(Stored items from a collection)
========================

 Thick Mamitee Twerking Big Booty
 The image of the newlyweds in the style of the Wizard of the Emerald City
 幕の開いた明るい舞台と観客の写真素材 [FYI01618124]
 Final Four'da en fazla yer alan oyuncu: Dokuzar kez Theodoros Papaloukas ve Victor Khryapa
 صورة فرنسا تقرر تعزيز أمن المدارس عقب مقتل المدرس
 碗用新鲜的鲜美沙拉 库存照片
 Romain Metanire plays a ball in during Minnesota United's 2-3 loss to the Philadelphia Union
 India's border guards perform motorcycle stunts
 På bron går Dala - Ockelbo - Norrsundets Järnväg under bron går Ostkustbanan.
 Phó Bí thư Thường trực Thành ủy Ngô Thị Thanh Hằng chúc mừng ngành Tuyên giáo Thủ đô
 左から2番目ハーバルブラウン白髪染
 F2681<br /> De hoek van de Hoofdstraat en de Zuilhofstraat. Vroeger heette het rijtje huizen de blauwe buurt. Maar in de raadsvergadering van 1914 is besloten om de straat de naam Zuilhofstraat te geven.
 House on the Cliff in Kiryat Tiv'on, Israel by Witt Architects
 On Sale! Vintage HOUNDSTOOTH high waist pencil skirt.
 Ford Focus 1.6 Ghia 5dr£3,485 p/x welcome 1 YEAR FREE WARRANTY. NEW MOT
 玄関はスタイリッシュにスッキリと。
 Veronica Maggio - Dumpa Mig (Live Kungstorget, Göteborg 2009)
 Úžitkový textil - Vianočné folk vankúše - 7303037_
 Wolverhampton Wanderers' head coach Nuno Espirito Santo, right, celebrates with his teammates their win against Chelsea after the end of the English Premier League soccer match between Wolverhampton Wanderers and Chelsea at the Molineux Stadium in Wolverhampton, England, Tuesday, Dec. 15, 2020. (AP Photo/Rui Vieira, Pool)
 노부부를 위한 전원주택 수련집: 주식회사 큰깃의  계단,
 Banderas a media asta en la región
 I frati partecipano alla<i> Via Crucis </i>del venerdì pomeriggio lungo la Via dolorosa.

========================

Copy the records above. Keep every word as it is.

OUTPUT OF THE TASK:
 Thick Mamitee Twerking Big Booty
 The image of the newlyweds in the style of the Wizard of the Emerald City
 幕の開いた明るい舞台と観客の写真素材 [FYI01618124]
 Final Four'da en fazla yer alan oyuncu: Dokuzar kez Theodoros Papaloukas ve Victor Khryapa
 صورة فرنسا تقرر تعزيز أمن المدارس عقب مقتل المدرس
 碗用新鲜的鲜美沙拉 库存照片
 Romain Metanire plays a ball in during Minnesota United's 2-3 loss to the Philadelphia Union
 India's border guards perform motorcycle stunts
 På bron går Dala - Ockelbo - Norrsundets Järnväg under bron går Ostkustbanan.
 Phó Bí thư Thường trực Thành ủy Ngô Thị Thanh Hằng chúc mừng ngành Tuyên giáo Thủ đô
 左から2番目ハーバルブラウン白髪染
 F2681<br /> De hoek van de Hoofdstraat en de Zuilhofstraat. Vroeger heette het rijtje huizen de blauwe buurt. Maar in de raadsvergadering van 1914 is besloten om de straat de naam Zuilhofstraat te geven.
 House on the Cliff in Kiryat Tiv'on, Israel by Witt Architects
 On Sale! Vintage HOUNDSTOOTH high waist pencil skirt.
 Ford Focus 1.6 Ghia 5dr£3,485 p/x welcome 1 YEAR FREE WARRANTY. NEW MOT
 玄関はスタイリッシュにスッキリと。
 Veronica Maggio - Dumpa Mig (Live Kungstorget, Göteborg 2009)
 Úžitkový textil - Vianočné folk vankúše - 7303037_
 Wolverhampton Wanderers' head coach Nuno Espirito Santo, right, celebrates with his teammates their win against Chelsea after the end of the English Premier League soccer match between Wolverhampton Wanderers and Chelsea at the Molineux Stadium in Wolverhampton, England, Tuesday, Dec. 15, 2020. (AP Photo/Rui Vieira, Pool)
 노부부를 위한 전원주택 수련집: 주식회사 큰깃의  계단,
 Banderas a media asta en la región
 I frati partecipano alla<i> Via Crucis </i>del venerdì pomeriggio lungo la Via dolorosa.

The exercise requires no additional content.